Cioffi schlug ebenfalls vor, dass das Papier zum Teil aufregend sei, weil es uns helfen könnte, noch mehr über diese langen toten Wale und das Wasser, durch das sie schwimmen, herauszufinden. "Es gibt viele Barten in kleinen Stücken oder in Artefakten, die archäologisch interessant sind, aber es gibt auch viele dieser Informationen über die Umwelt und die Biologie, die dort eingeschlossen sind", sagt er. "Es ist ein großes kleines Fenster in die Vergangenheit, in einer Weise, dass wir diese Art von biologischen Daten jetzt nicht bekommen können."

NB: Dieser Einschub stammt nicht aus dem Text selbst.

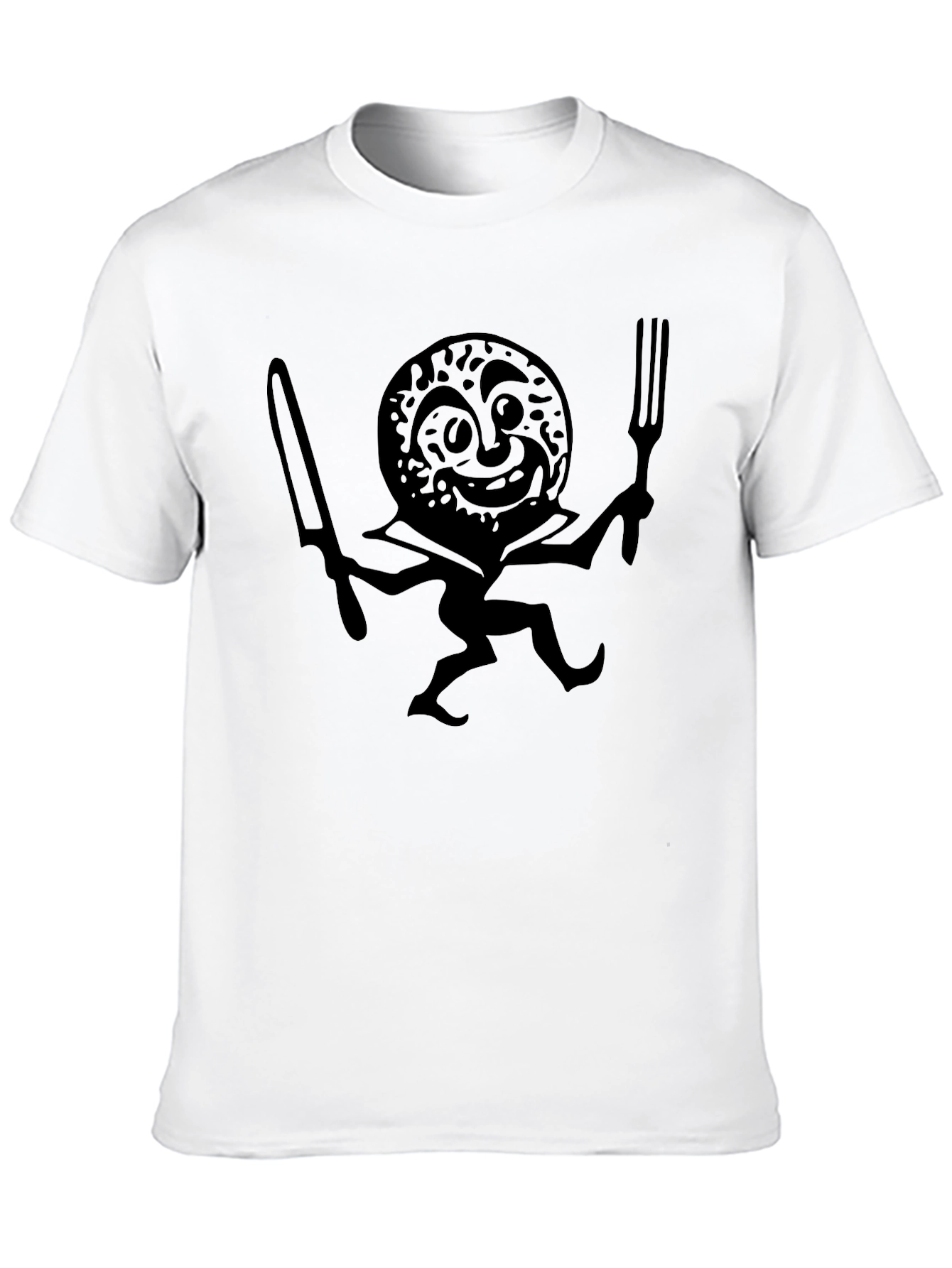 Whimsical Donut Chef Graphic T-Shirt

Während solche Entdeckungen mit der Zeit kommen könnten, schlägt Fitzhugh vor, dass das, was wir bereits gelernt haben, das wahre Potenzial von Museen widerspiegelt.

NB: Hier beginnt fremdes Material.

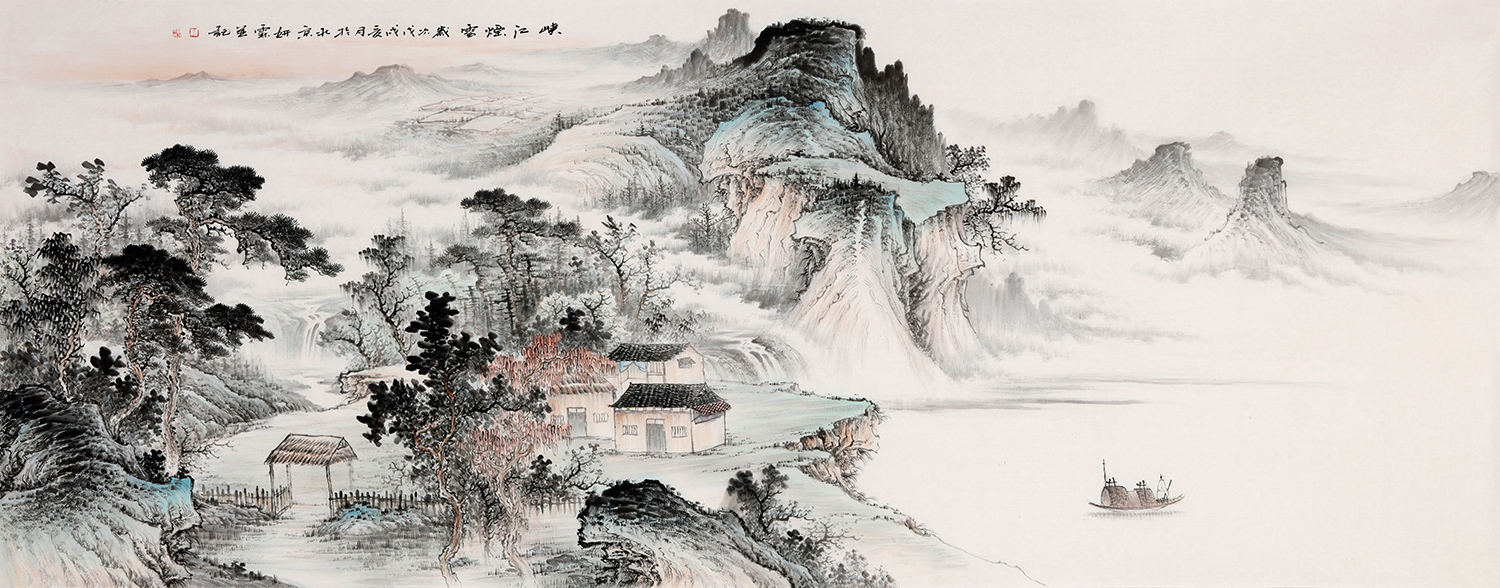 富贵人家必备名家手绘仿古山水画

"Wenn Sie Dinge sammeln, wissen Sie wirklich nicht, wozu sie später dienen könnten", sagt er. „Wenn Sie Dinge nur für einen bestimmten Bedarf sammeln, den Sie gerade haben, haben Sie oft nicht die Materialien, die Sie benötigen, wenn neue Techniken entwickelt werden, um sie zu untersuchen oder herauszufinden. Es ist also ein guter Fall, dass alte Sammlungen im Smithsonian aufgrund neuer wissenschaftlicher Techniken, die entwickelt wurden, um sie zu untersuchen und zu analysieren, wertvoll werden. “

Kaplan ist derweil mit den Ergebnissen zufrieden. "Es ist so schön, die Bartenarbeit in gedruckter Form zu sehen", sagt sie. Nach all den Jahren denkt sie wieder an Avayalik. Sie hofft sogar auf eine baldige Rückreise. Wir müssen noch viel aus den Artefakten lernen, die wir bereits haben, aber es gibt noch viel mehr zu entdecken.